### Source

# d1850fd with loader



## tefields31 (Aug 22, 2009)

Hello,
I am new to the site but love it so far. I purchased a little 
Jap tractor and I am having a little trouble with the loader(which
I really don't think has anything to do with the tractor itself). 
The tilt on the bucket leaks down after you tilt it up. The actual
arms up and down works great just the tilt is the trouble. It has
a double lever control valve. I was curious if anyone thought it
would be the spool piece in the valve or more likely the cylinders
leaking by. If the cylinders need a kit are they metric or A.S.E?
Any info about the tractor would be great. I am not a farmer just
bought it for deer food plots and around the house. Thought
the small size and 4x4 would be good for hard to reach places.
Thanks for any info in advance!
Tim


----------



## chrpmaster (May 5, 2004)

Welcome to the Tractor Forum Tim!

It sounds like the cylinder is your problem not the control valve. If the control valve sends fluid to the cylinder it is doing its job. I would check for a local hydraulic shop and take the cylinder into them. I did this in the spring on my cad digger and they rebuilt it for around $75. Not cheap but I got to watch them do it and learn how easy it is. The next one I will do myself and should be around ten dollars for the seals.

Andy


----------



## tefields31 (Aug 22, 2009)

Thanks for the reply.
I thought the same thing. I actually am a millwright in a papermill and rebuild cylinders all the time. I just
wasn't sure about the tractor. The loader is aftermarket. You
think the bore of the cylinders will be metric or Standard? I'm not
even sure they have metric but everything else on the tractor is.
Thanks again for the reply.
Tim


----------



## SHARTEL (Feb 11, 2009)

Hi Tim and Welcome to TF,

I agree with Andy!

The loader is most probably a domestic supplied implement as shipping a FEL from Japan makes for a much higher volume price. They do like to load a container as full as possible including partial disasembly to 'cram' them in there.

You might discover an ISO number somewhere on your FEL is you look on the undersides of the loader frame. 

Mitsubishi builds a very reliable tractor and with simple maintenance, it should last you for decades !

SHARTEL


----------



## tefields31 (Aug 22, 2009)

thanks shartel,
I think I will put a couple of kits in the cylinders.
Tim


----------

######
### Stored data

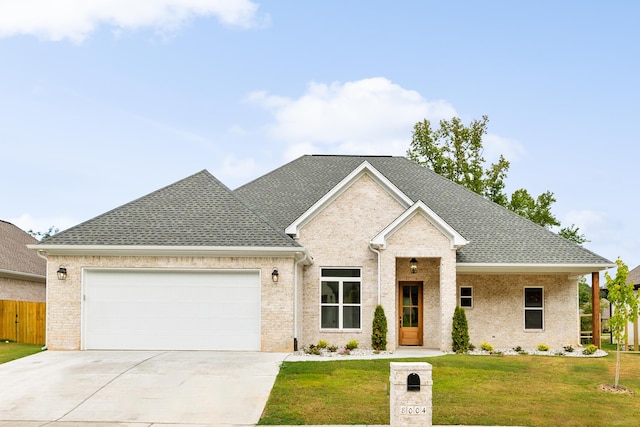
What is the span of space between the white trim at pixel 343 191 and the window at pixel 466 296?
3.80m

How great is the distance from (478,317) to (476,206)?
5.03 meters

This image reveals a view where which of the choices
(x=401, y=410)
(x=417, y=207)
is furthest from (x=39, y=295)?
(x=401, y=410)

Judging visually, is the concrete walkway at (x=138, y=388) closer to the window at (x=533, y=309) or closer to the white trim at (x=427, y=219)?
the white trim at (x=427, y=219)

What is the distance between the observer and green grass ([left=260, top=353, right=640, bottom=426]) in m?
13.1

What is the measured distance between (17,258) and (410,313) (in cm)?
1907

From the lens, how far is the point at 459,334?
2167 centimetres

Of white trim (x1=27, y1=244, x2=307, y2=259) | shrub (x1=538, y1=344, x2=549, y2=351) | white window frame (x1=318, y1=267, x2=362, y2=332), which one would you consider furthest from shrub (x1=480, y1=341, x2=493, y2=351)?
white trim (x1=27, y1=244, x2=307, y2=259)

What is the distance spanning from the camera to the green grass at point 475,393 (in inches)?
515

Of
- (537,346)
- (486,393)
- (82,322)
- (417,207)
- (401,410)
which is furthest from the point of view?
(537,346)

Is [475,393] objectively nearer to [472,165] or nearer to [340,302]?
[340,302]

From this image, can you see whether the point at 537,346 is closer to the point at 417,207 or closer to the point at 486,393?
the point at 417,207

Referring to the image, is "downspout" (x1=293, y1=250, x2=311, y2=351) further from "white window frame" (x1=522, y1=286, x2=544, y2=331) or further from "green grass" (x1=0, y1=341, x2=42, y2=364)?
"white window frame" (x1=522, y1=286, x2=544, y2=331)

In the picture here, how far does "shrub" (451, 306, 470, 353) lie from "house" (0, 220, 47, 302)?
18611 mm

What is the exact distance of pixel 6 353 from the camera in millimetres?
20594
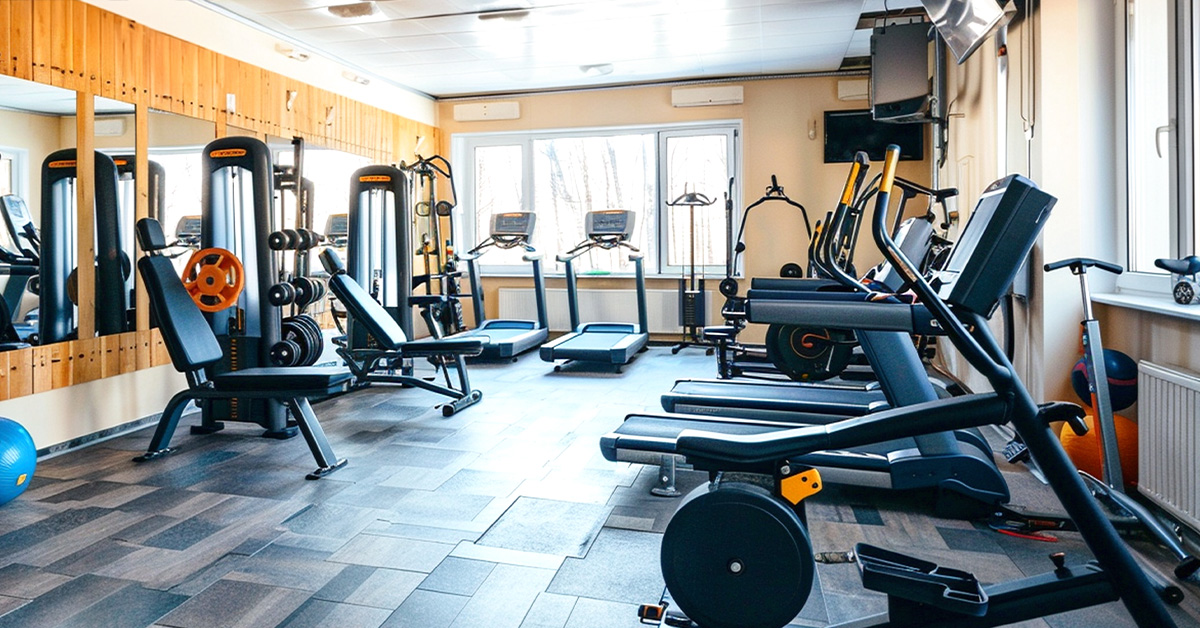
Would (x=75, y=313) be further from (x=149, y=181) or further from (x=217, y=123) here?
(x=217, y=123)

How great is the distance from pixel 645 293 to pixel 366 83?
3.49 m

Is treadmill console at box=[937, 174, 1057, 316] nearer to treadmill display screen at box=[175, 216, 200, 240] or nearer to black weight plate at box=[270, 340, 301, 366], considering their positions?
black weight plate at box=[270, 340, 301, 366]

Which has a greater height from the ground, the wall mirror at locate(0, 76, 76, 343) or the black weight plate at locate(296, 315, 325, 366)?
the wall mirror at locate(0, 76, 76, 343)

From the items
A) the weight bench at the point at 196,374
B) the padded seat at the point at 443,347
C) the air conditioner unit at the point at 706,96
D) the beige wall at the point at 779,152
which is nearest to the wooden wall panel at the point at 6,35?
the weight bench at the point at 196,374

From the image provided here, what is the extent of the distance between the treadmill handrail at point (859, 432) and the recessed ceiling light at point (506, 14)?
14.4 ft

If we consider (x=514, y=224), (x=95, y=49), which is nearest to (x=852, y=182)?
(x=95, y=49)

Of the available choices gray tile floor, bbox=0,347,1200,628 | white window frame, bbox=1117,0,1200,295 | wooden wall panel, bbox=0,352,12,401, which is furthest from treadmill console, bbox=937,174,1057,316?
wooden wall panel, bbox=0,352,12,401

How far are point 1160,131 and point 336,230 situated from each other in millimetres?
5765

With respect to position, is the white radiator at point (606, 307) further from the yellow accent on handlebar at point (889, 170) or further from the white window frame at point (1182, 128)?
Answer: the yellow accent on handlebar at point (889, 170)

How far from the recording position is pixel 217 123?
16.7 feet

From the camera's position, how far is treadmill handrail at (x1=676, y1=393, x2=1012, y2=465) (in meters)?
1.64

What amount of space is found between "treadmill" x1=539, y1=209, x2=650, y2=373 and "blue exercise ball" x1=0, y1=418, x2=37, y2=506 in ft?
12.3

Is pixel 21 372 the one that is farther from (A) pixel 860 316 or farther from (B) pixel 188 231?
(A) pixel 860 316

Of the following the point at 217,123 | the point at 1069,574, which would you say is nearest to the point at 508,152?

######

• Goal
Transcribe the tractor loader thread from "I agree with" up to and including "the loader frame.".

• Task solution
I agree with Andy!

The loader is most probably a domestic supplied implement as shipping a FEL from Japan makes for a much higher volume price. They do like to load a container as full as possible including partial disasembly to 'cram' them in there.

You might discover an ISO number somewhere on your FEL is you look on the undersides of the loader frame.